# [Written exercise]
Convert every line of the records below into a JSON list of strings, one string per line, leaving out blank lines.

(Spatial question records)
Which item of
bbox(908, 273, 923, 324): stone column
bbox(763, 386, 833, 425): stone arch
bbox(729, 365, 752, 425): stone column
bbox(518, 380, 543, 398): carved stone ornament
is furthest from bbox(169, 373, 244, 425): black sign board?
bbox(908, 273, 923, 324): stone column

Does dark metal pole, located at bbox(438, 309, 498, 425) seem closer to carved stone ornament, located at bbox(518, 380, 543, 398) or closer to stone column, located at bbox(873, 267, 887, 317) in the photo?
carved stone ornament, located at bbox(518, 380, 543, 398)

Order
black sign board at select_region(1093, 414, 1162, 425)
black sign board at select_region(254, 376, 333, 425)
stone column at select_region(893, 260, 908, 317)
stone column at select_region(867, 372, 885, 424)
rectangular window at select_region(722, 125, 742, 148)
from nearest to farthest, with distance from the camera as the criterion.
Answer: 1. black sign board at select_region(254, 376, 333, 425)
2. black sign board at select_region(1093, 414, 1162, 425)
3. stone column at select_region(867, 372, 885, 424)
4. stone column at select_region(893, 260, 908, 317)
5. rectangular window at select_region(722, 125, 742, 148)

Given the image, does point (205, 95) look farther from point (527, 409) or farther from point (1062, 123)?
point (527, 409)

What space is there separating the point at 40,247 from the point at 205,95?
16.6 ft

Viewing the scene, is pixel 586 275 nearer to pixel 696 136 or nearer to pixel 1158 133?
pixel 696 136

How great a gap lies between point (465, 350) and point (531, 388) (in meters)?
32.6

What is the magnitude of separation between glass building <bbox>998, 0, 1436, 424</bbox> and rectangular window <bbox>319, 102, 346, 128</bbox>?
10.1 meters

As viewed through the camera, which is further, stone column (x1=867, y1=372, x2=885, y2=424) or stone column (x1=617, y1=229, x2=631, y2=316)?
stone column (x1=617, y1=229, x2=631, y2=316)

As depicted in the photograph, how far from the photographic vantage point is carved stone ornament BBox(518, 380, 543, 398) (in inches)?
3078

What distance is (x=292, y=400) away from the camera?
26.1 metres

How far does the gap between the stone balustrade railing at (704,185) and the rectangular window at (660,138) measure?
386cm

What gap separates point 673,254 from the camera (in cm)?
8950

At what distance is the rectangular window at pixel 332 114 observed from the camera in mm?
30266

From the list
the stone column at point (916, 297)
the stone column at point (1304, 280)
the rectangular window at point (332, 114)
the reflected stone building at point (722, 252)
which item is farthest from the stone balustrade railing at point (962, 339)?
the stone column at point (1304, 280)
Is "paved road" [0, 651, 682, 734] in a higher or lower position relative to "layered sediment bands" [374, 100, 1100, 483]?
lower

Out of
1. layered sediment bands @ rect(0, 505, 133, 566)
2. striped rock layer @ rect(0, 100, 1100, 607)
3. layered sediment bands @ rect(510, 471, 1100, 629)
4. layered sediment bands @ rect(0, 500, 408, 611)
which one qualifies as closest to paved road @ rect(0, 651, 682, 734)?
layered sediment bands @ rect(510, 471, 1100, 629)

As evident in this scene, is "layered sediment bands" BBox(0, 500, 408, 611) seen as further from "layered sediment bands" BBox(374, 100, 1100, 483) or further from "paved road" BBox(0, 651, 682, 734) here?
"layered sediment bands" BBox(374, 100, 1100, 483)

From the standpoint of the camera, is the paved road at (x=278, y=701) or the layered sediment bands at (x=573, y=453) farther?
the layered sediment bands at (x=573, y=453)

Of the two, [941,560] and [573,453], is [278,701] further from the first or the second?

# [Final result]
[
  "Which item of",
  "bbox(908, 273, 923, 324): stone column",
  "bbox(763, 386, 833, 425): stone arch",
  "bbox(729, 365, 752, 425): stone column",
  "bbox(518, 380, 543, 398): carved stone ornament",
  "is furthest from bbox(169, 373, 244, 425): black sign board?",
  "bbox(908, 273, 923, 324): stone column",
  "Does dark metal pole, located at bbox(438, 309, 498, 425) seem closer to carved stone ornament, located at bbox(518, 380, 543, 398) or closer to stone column, located at bbox(873, 267, 887, 317) in the photo?",
  "carved stone ornament, located at bbox(518, 380, 543, 398)",
  "Order",
  "black sign board at select_region(1093, 414, 1162, 425)",
  "black sign board at select_region(254, 376, 333, 425)",
  "stone column at select_region(893, 260, 908, 317)",
  "stone column at select_region(867, 372, 885, 424)",
  "rectangular window at select_region(722, 125, 742, 148)",
  "from nearest to farthest, with distance from the camera as the criterion.",
  "Answer: 1. black sign board at select_region(254, 376, 333, 425)",
  "2. black sign board at select_region(1093, 414, 1162, 425)",
  "3. stone column at select_region(867, 372, 885, 424)",
  "4. stone column at select_region(893, 260, 908, 317)",
  "5. rectangular window at select_region(722, 125, 742, 148)",
  "Given the image, does point (205, 95) look farther from point (527, 409) or farther from point (1062, 123)?",
  "point (527, 409)",
  "What space is there separating the point at 40,247 from the point at 205,95?",
  "16.6 ft",
  "Viewing the scene, is pixel 586 275 nearer to pixel 696 136 or nearer to pixel 1158 133?",
  "pixel 696 136",
  "How great a gap lies between point (465, 350) and point (531, 388) (in meters)?",
  "32.6",
  "What is the magnitude of separation between glass building <bbox>998, 0, 1436, 424</bbox> and rectangular window <bbox>319, 102, 346, 128</bbox>?",
  "10.1 meters",
  "As viewed through the camera, which is further, stone column (x1=867, y1=372, x2=885, y2=424) or stone column (x1=617, y1=229, x2=631, y2=316)?",
  "stone column (x1=617, y1=229, x2=631, y2=316)",
  "As depicted in the photograph, how far from the photographic vantage point is carved stone ornament BBox(518, 380, 543, 398) (in inches)?",
  "3078",
  "What distance is (x=292, y=400) away from the camera?",
  "26.1 metres",
  "How far does the gap between the stone balustrade railing at (704,185) and the rectangular window at (660,138) measure?",
  "386cm",
  "What gap separates point 673,254 from the camera (in cm)?",
  "8950",
  "At what distance is the rectangular window at pixel 332 114 observed from the camera in mm?",
  "30266",
  "From the list",
  "the stone column at point (916, 297)",
  "the stone column at point (1304, 280)",
  "the rectangular window at point (332, 114)",
  "the reflected stone building at point (722, 252)",
  "which item is farthest from the stone balustrade railing at point (962, 339)?",
  "the stone column at point (1304, 280)",
  "Is \"paved road\" [0, 651, 682, 734] in a higher or lower position relative to \"layered sediment bands\" [374, 100, 1100, 483]?",
  "lower",
  "Out of",
  "1. layered sediment bands @ rect(0, 505, 133, 566)",
  "2. striped rock layer @ rect(0, 100, 1100, 607)",
  "3. layered sediment bands @ rect(510, 471, 1100, 629)",
  "4. layered sediment bands @ rect(0, 500, 408, 611)",
  "which one qualifies as closest to paved road @ rect(0, 651, 682, 734)?",
  "layered sediment bands @ rect(510, 471, 1100, 629)",
  "As evident in this scene, is \"layered sediment bands\" BBox(0, 500, 408, 611) seen as further from \"layered sediment bands\" BBox(374, 100, 1100, 483) or further from \"paved road\" BBox(0, 651, 682, 734) here?",
  "\"layered sediment bands\" BBox(374, 100, 1100, 483)",
  "From the standpoint of the camera, is the paved road at (x=278, y=701) or the layered sediment bands at (x=573, y=453) farther?",
  "the layered sediment bands at (x=573, y=453)",
  "Of the two, [941,560] and [573,453], is [278,701] further from the first or the second?"
]